As cryptocurrencies continue to lose ground, Bitcoin falls to a three-month low.
- The price of bitcoin plummeted below $41,000 on Friday, reaching its lowest level since September 29, according to Coin Metrics statistics
- The Federal Reserve's hawkish comments this week sparked a sell-off in global stock markets, which spilled over into cryptocurrencies.
- The world's second-largest bitcoin mining hub, Kazakhstan, has had an internet outage, which has weighed on cryptocurrency prices.
Bitcoin fell to a three-month low late Friday, owing to concerns about tighter US monetary policy and an internet outage in Kazakhstan, the world's second-largest bitcoin mining hub.
The price of bitcoin fell below $41,000 to $40,749.90 soon after 10:50 a.m. ET on Friday, reaching its lowest level since Sept. 29, according to Coin Metrics data. It was last trading down 2.9percent at a price of $41,947.75.
The world's largest cryptocurrency began to tumble earlier this week as minutes from the Federal Reserve's December meeting suggested the bank might reduce its post-pandemic stimulus.
The hawkish remarks sparked a sell-off in global financial markets, which then spread to cryptocurrencies. Bitcoin proponents frequently claim that the commodity is unrelated to traditional financial markets; nonetheless, analysts are increasingly noticing similarities between the price movements of bitcoin and stocks.
Other digital currencies continued to lose ground on Friday, with ethereum down 6.8% and solana down 7.7%.
Another piece of news weighing on crypto prices is Kazakhstan's president's decision to shut down internet connectivity in the aftermath of fatal anti-government rallies.

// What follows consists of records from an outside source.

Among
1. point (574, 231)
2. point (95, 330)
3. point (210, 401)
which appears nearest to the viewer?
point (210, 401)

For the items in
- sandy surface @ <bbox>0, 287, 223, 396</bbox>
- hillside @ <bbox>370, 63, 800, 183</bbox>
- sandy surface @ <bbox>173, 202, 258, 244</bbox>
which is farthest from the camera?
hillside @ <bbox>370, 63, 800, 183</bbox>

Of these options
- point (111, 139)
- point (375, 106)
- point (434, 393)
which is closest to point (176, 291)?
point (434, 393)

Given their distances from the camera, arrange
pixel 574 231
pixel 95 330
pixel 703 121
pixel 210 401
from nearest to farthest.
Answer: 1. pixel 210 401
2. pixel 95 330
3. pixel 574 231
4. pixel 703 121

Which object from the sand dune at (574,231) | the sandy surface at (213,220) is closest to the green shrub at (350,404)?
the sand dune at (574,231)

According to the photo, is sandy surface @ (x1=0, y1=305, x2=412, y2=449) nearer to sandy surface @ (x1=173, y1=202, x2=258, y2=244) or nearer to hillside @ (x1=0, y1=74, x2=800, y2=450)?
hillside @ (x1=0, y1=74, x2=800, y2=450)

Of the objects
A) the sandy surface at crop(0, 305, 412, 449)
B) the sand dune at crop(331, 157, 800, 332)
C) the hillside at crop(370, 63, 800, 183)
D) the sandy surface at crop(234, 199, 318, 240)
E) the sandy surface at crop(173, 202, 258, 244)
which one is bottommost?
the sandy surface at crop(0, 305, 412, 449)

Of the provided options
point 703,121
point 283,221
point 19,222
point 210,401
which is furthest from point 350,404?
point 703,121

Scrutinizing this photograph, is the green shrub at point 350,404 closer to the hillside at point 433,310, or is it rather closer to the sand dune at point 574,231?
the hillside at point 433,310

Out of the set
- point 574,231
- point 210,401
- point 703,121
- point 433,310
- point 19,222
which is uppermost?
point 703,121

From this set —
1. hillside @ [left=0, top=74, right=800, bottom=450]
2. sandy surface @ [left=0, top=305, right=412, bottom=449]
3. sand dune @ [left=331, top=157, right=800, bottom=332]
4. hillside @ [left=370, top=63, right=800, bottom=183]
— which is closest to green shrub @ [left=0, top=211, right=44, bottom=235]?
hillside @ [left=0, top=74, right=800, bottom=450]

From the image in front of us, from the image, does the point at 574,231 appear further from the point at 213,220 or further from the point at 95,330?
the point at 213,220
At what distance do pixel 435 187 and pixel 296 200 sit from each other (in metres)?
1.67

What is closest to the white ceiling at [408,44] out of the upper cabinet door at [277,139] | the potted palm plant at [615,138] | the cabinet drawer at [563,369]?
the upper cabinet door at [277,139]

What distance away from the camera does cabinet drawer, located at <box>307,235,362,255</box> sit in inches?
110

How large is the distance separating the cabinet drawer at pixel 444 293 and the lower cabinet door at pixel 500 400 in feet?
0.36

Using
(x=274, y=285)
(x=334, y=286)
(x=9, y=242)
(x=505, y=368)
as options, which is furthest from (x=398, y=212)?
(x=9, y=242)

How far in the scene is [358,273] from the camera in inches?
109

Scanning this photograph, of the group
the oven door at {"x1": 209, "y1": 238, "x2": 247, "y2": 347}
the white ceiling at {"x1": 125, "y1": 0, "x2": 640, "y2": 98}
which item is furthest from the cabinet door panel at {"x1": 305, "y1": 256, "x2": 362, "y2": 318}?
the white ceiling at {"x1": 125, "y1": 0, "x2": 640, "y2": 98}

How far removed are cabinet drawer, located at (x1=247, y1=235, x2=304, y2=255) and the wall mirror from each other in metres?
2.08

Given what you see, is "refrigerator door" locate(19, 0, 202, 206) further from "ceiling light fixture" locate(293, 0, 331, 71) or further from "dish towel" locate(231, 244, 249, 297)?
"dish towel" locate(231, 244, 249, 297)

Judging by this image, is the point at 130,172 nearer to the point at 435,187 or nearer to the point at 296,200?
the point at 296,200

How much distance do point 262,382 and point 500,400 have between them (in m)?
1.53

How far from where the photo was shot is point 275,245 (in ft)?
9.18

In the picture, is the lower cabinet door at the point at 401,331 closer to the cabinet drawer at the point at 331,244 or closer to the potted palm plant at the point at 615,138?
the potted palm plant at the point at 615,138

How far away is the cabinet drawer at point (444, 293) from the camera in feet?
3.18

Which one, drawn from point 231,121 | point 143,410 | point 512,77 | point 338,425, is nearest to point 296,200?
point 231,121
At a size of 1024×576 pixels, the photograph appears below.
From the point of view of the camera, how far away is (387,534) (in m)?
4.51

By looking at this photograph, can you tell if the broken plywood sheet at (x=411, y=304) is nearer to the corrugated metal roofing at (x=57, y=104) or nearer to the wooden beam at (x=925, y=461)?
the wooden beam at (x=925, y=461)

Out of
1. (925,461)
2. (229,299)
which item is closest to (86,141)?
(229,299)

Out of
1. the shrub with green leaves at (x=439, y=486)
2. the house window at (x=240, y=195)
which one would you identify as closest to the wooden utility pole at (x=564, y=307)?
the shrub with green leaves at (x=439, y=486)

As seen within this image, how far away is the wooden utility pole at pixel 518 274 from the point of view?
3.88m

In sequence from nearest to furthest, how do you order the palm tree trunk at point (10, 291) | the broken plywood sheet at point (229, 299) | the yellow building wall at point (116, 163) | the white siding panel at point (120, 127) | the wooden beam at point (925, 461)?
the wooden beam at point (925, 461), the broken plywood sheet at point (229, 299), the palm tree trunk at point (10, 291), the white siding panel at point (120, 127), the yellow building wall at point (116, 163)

The Central Asian country processes 18% of the bitcoin network's processing capacity, according to the Cambridge Centre for Alternative Finance. Because of Beijing's restriction on virtual currency mining, many crypto miners have migrated to Kazakhstan.
Over Beijing's ban on virtual currency mining, many crypto miners have fled to neighbouring Kazakhstan.
In a report Thursday, Marcus Sotiriou, analyst at U.K.-based digital asset broker GlobalBlock, said that Bitcoin's computing power "is not directly tied to the price of Bitcoin, but it gives an indication of the network's security, so a dip can worry investors in the near term."